Religious leaders should stop justifying discrimination
Some religious and conservative leaders are demanding insidious exemptions in anti-discrimination legislation that the Michigan Senate has just approved.
Senate Bill 4 would amend the state’s 1976 Elliott-Larsen Civil Rights Act by adding LGBTQ individuals to the list of classes protected from discrimination in the areas of employment, public accommodations and services, educational facilities, as well as housing and real estate. Seems fair enough, right? Not according to some Michigan Catholic, Protestant, Muslim and Republican leaders. They are seeking to add a religious exemption to the bill that would allow them to discriminate in the name of their faith. In a since-deleted post on Twitter, the Michigan GOP said that the original bill is “a direct attack on religious freedom.” It replaced the tweet with a clear endorsement of an amendment sponsored by state Sen. Jim Runestad to add “religious orientation, religious expression and identity” to the bill.

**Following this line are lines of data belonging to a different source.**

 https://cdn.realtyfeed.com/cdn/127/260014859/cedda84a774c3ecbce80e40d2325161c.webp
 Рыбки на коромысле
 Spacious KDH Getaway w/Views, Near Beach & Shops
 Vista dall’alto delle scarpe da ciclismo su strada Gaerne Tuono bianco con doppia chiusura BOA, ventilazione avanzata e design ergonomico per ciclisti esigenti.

The Religious Right has become recently emboldened in its quest to discriminate in the name of religion. The attack on LGBTQ individuals is being framed as the biblical principle that same-sex relationships and other marginalized identities and orientations are strictly prohibited by their religion. Earlier this year, an Arkansas state senator invoked biblical scripture to justify his bill banning drag by remarking: “I believe the Bible, I believe that if the Bible says ‘if a man dresses like a woman, and a woman dresses like a man’ it is an abomination to God.” In a more blatant display of anti-LGBTQ sentiment finding justification in the Bible, Rep. Rick Allen, R-Ga., read a verse in Congress from the Bible that mentions homosexuals are worthy of death.

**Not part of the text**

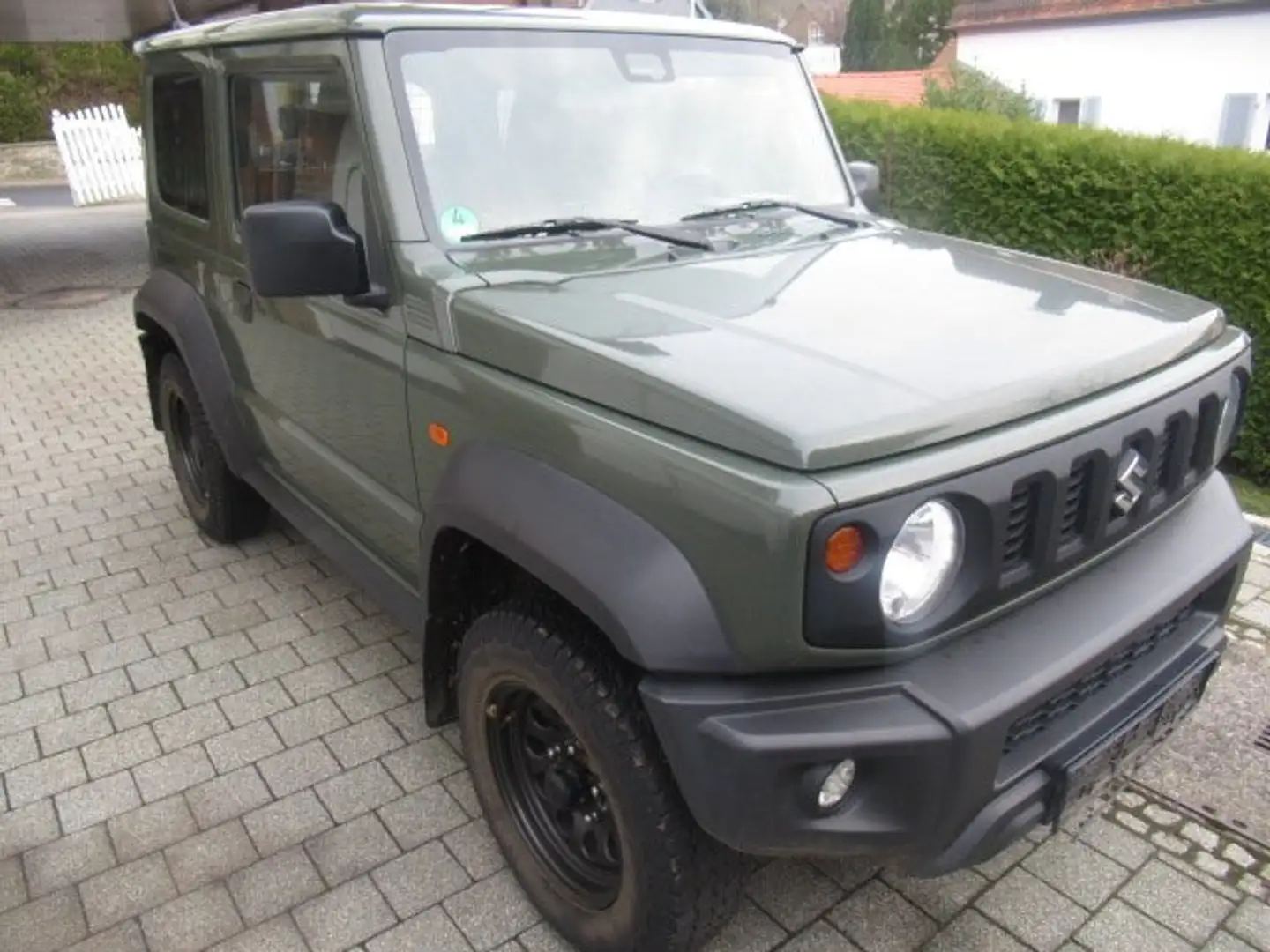 Suzuki Jimny Jimny Comf,4Sitze,Klima,Sitzhz,AHK,Wanne,Gitter Grün - 1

Members of the Religious Right are masking their bigotry in victimhood, claiming that religionists are being blocked from freely exercising their religion if they have to follow the same laws as all other citizens. They claim their religion makes them above the law.
The gig is hopefully up for them in the Michigan Statehouse, however. Michigan legislators have not yet given in to the hate spewed by these groups. On its way to the House, all of the amendments to the bill that sought to allow religious bigotry were rejected. In a statement condemning the passage of SB 4 without his desired amendments, Vice President for Public Policy and Advocacy for the Michigan Catholic Conference Tom Hickson said, “We’re disappointed that members of the Senate voted today to deny constitutional rights and protections to religious organizations that hold long-standing beliefs about marriage that differs from the secular culture.”
Make no mistake about it. Hickson wants favoritism to discriminate against a marginalized group. There is no constitutional right for that — or any place for that in a civilized society.